A teoria por último mencionada reclama uma melhor e mais profunda reflexão por parte dos estudiosos da matéria, pois, ao tempo em que preserva o Administrado das turbações relacionadas a comportamentos estatais lícitos e ilícitos, livra-o do inconveniente de provar a falta do serviço, pena de sofrer agravo patrimonial, cujo afastamento é um dos seus objetivos mais eminentes, como consignaram, em obra conjunta, Eduardo García de Enterría e Tomás-Ramón Fernandez: "Em efecto, pueden coincidir perfectamente uma actuación lícita ("funcionamiento normal") de la Administración, a la que, sin embargo, no se corresponda uno deber de soportar el prejuicio resultante de dicha actuacion por parte del particular. Por pone ya um ejemplo: la Administración actua lícitamente cuando reprime uma perturbación del orden público, pero quien resulte ocasionalmente perjudicado por la misma no tiene el deber jurídico específico de soportar ese prejuicio; el derecho a la integridad del patrimonio del dañado es lo que justifica que sea indemnizado, simplesmente. Este giro em la fundamentación de la obligación de responder patrimonialmente, que pasa a ser contemplado desde la perspectiva del dañado y no desde la acción del agente causal, es a lo que convencionalmente se ha llamado "objetivación" de la responsabilidad patrimonial de la Administración, introduciendo um cierto equívoco innecesariamente, pues no quiere decir, obviamente, que cualquier prejuicio económico que pueda resultar de los servicios administrativos tegna causa jurídica (si falta esse elemento de ilicitud del resultado desde la perspectiva del perjudicado) para pretender legítimamente uma reparación. El fundamento del sistema, por consiguiente, está em la proteción y garantia del patrimonio da víctima; es lo que la cláusula general pretende, ante todo, preservar frente a todo daño no buscado, no querido, ni merecido por la persona lesionada que, sin embargo, resulte de la acción administrativa. La responsabilidad de la Administración tiende a cubrir, según los preceptos antes citados, <toda lesión que los particulares sufran...siempre que sea consecuencia del funcionamiento normal o anormal de los servicios públicos>, entendida esta expresión em los términos ya dichos, <al margem da cuál sea el grado de voluntariedad e incluso de la previsión del agente>" (cfr. in Curso de Derecho Administrativo, II, 1ª edicion argentina, La Ley, Buenos Aires, 2006, pág. 376. Grifos do original)

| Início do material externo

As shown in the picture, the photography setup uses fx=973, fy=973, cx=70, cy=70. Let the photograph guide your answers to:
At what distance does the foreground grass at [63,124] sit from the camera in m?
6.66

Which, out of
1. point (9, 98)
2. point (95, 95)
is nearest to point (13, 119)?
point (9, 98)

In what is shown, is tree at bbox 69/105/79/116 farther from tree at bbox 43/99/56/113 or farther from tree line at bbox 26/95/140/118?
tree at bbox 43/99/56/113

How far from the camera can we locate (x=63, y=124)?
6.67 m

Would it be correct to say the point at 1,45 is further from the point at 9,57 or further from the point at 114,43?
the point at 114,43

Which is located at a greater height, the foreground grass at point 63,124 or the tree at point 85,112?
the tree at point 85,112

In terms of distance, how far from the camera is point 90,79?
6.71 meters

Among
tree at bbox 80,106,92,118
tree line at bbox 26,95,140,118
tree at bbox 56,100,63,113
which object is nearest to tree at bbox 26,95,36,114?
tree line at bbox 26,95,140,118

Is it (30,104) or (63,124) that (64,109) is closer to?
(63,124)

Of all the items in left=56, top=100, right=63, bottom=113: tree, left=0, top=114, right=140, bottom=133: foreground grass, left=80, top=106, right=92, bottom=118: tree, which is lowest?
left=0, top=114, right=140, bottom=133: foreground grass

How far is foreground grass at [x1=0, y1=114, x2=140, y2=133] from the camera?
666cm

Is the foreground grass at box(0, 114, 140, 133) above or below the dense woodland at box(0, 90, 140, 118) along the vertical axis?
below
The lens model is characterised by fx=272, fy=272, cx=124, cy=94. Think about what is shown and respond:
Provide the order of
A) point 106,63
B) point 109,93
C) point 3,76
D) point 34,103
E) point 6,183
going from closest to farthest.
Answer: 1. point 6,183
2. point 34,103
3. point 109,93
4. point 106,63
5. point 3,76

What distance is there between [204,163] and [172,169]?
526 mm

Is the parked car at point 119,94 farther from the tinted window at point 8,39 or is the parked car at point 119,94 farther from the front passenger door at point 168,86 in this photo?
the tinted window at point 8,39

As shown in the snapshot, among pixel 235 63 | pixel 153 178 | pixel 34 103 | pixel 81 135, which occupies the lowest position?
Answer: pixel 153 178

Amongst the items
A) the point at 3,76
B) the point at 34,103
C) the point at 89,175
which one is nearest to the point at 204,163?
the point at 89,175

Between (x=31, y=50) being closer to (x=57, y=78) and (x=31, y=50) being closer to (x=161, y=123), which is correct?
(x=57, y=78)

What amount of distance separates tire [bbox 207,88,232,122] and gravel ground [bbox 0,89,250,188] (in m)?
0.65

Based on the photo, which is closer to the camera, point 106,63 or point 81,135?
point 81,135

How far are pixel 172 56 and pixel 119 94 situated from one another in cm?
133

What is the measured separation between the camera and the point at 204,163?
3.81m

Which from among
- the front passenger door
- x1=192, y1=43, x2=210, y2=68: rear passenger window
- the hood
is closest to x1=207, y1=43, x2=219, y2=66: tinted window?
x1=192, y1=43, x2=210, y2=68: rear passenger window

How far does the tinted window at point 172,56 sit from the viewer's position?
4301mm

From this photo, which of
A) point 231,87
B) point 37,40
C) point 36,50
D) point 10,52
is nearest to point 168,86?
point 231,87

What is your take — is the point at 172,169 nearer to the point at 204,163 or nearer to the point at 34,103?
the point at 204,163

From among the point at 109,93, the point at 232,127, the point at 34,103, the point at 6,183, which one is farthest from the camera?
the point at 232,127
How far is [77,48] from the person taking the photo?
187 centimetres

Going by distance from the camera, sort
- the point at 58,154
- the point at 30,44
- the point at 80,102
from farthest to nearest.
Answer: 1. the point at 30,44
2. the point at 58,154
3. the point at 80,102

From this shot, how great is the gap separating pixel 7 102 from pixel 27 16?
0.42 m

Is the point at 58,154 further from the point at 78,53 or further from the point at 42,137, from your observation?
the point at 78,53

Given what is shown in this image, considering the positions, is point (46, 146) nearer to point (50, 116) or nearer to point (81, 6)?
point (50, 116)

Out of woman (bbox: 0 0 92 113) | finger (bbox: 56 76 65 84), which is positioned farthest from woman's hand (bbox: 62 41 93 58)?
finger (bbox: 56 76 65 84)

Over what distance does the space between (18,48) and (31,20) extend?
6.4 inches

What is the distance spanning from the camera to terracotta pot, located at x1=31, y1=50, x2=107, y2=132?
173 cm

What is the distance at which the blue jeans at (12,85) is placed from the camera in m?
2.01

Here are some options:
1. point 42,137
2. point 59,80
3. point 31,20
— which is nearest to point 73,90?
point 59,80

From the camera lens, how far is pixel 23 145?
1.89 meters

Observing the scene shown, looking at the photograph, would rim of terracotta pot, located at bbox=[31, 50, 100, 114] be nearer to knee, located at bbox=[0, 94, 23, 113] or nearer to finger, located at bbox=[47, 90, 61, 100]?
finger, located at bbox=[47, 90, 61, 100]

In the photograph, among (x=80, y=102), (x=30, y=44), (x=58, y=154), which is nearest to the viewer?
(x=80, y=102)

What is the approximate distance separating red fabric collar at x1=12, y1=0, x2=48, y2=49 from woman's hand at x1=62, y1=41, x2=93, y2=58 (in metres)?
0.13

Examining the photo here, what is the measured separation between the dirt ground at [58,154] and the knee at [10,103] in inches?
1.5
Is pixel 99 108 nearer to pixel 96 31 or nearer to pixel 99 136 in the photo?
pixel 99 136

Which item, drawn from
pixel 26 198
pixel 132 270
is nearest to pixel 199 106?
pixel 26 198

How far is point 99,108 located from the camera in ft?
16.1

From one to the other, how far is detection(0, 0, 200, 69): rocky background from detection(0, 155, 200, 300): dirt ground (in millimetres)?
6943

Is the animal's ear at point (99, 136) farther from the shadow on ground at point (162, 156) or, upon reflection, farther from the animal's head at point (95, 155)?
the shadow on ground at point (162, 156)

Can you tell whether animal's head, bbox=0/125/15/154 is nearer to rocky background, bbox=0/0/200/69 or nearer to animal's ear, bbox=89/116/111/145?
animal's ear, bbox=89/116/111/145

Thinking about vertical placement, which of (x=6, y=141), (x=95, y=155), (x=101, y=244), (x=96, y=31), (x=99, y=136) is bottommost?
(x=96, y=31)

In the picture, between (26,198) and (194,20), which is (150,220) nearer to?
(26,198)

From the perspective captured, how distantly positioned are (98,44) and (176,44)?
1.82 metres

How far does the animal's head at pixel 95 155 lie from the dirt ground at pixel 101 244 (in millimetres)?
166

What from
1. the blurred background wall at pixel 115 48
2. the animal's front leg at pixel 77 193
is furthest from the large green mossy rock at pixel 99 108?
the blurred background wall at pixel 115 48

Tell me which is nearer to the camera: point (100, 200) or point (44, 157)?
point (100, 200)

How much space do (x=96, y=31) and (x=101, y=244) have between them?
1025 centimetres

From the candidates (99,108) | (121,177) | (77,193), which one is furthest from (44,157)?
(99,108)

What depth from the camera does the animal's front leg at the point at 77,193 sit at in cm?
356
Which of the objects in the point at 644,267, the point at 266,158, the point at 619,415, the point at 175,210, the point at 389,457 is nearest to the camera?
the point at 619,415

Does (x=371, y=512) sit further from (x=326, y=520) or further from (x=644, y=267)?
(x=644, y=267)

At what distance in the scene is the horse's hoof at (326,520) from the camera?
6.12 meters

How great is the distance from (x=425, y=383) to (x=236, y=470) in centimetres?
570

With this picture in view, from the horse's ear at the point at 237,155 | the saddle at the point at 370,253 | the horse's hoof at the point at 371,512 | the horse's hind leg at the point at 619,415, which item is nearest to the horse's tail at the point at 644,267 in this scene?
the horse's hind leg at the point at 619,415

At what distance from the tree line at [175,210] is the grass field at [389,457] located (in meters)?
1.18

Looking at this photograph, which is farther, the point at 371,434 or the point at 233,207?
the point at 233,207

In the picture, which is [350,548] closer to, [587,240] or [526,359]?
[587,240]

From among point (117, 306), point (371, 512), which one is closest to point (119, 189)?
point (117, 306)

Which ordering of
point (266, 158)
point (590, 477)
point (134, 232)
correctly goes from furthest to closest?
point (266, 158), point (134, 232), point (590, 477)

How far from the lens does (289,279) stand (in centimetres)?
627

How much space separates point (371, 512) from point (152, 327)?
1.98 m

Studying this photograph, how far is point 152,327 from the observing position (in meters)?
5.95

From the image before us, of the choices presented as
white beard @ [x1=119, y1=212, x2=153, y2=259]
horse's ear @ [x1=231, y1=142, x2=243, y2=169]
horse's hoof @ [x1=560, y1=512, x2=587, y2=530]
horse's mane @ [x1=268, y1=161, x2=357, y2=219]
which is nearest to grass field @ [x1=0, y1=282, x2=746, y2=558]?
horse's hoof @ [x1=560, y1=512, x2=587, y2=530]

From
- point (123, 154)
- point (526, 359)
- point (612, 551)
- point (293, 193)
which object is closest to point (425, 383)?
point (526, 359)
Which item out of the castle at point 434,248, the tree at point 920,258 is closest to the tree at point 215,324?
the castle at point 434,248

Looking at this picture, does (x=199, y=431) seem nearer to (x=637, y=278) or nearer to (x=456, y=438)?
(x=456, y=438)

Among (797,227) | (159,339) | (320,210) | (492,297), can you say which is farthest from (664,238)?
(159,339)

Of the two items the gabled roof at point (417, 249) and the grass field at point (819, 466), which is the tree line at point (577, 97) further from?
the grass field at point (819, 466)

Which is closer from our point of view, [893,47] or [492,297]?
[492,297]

Hodiernamente, a vigente Constituição Federal, art. 37, § 6º, mantém-se fiel à linha adotada pelas Cartas Políticas promulgadas desde 1946 e, assim, consagra a responsabilidade civil objetiva da Administração, sob a modalidade do risco administrativo, eliminando, pela sua clareza, os espaços que permitiriam trabalhar com o risco integral ou com a culpa subjetiva.

Concorde com a regra constitucional, o Código Civil, art. 43, pronunciou o caráter objetivo da responsabilidade Civil do Estado, dispondo que "As pessoas jurídicas de direito público interno são civilmente responsáveis por atos dos seus agentes que nessa qualidade causem danos a terceiros, ressalvado o direito de regresso contra os causadores do dano, se houver, por parte destes, dolo ou culpa."

Esse conjunto normativo, que abriga todas as entidades estatais e seus desdobramentos administrativos, mostra que Lei Maior criou, em seu desfavor, o dever de indenizar os danos que os agentes vinculados aos seus serviços causarem a terceiros, independentemente de dolo ou de culpa em sentido estrito no cometimento da lesão.

A locução entidades estatais e seus desdobramentos, empregada no parágrafo anterior, e agora repetida sob grifos, realça que as pessoas físicas e jurídicas incumbidas do exercício de funções delegadas submetem-se, também, à responsabilidade objetiva, porque não é razoável que a simples transferência, pelo Estado, da execução de um serviço a uma concessionária ou permissionária, revestida ou não da forma de empresa estatal, transforme esse sujeito em beneficiário da teoria subjetiva da culpa (STF: Recursos Extraordinários: 178.806, DJU 30.6.95 e 262.651, DJU, 8.10.2002). Esse entendimento foi reiterado, em passado um pouco recuado, pelo Supremo Tribunal, que, em acórdão emanado da sua Primeira Turma, proclamou que as prestadoras de serviço assumem responsabilidade objetiva, ressalvando, entretanto, que dela são destinatários somente os usuários, pois o mesmo tratamento não devem receber os sujeitos que mantém, com as pessoas jurídicas da espécie, relações de outra natureza (cfr. Informativo STF nº 370, de 24.11.2004).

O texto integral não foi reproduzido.